Glad you enjoy this kind of maths! Maybe check out some of the other videos on my channel like the one from the BMO if you want a different kind of question.
I have a textbook, you know? Absolutely no need for videos, bruh
bro stfu like how can you be this much of a virgin. lol ig we learn something new every day
can you make more logarithmic integrals
Yeah definitely, thanks for the suggestion!
Another “simplification” is making the (2n)!/(n!)(n!) => 2nCn, neat
Wow that's a great point, makes the answer even more satisfying!
You should teach the chain rule differently lol
Sorry! I was hoping everyone watching would know it already. Would you like me to do a separate video teaching it?

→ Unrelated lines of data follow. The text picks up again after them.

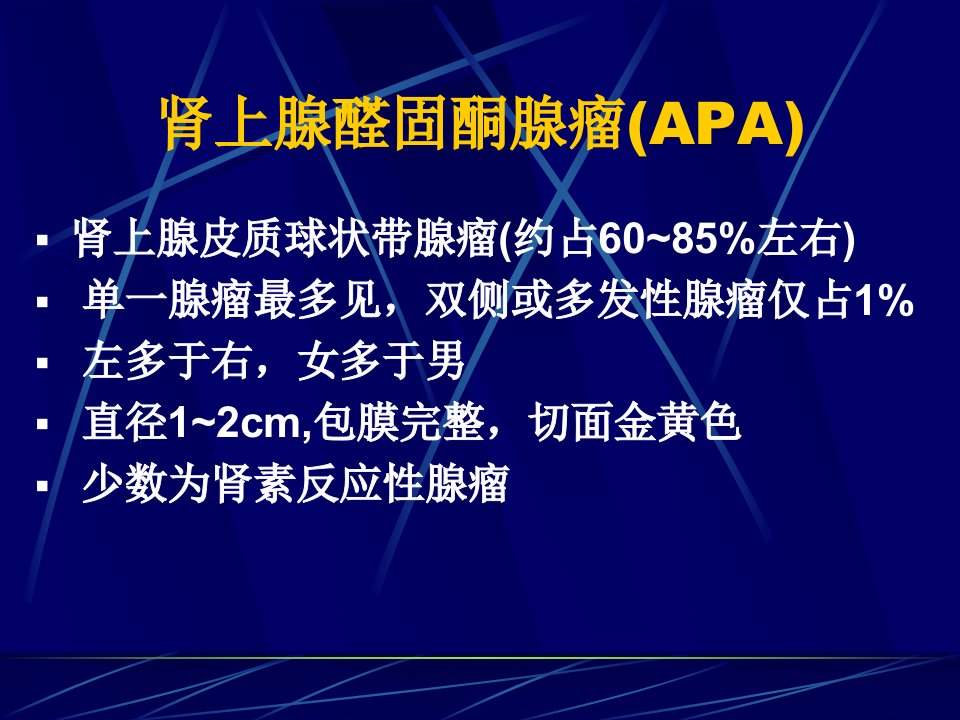 肾上腺醛固酮腺瘤(APA)

▪ 肾上腺皮质球状带腺瘤(约占60~85%左右)
▪ 单一腺瘤最多见，双侧或多发性腺瘤仅占1%
▪ 左多于右，女多于男
▪ 直径1~2cm,包膜完整，切面金黄色
▪ 少数为肾素反应性腺瘤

The derivative of the outside function evaluated at the inside function times the derivative of the inside function
@@OscgrMaths That’s one of the better things to explain, if you do try to explain it, I wouldn’t do it the way you did
@@coreymonsta7505 Yeah I think given the full time I'd use the fact that substitution u for inner function allows you to find dy/du and du/dx, then show the cancellation comes after that giving dy/dx. But sometimes with these longer videos I try and rush over the basic stuff - I'll keep it in mind next time!
@@OscgrMaths I mean just explain how the rule works during the video in a different way
Don't use hand to wipe the board, oil on the skin ruins the pens and the board
Thanks for the tip!! I'll make sure to always use my rubber.
The integral is just pi*i*residue at z=i. (complete a contour in the UHP), and using the evenness of the function.
The residue is pretty straight forward as 1/(1+z^2)^n = 1/(z+i)^n(z-i)^n. So we have a pole of order n. So we just need to do 1/(n-1)! * the n-1'th derivative of (z+i)^-n evaluated at z = i. This is 1/(n-1)! * (-1)^(n-1) n(n+1)(n+2)...(2n-2) (2i)^(2n-1). Multiplying by pi*i and a bit of cleaning up gives the answer.
Yes!! I was hoping somebody would take a contour approach... This is a beautiful solution, very nicely done.
asnwer=1 oo sin cos tan
Fantastic. [[ Technical comment: is it possible to direct the microphone more directly towrad your voice? You're picking up an awful lot of marker-squeak, which, though not as bad as fingernails on a chalkboard, is somewhat annoying...
Yes, I'm thinking of getting a lapel mic which I'm hoping will pick up more voice and less board. Thanks for the comment!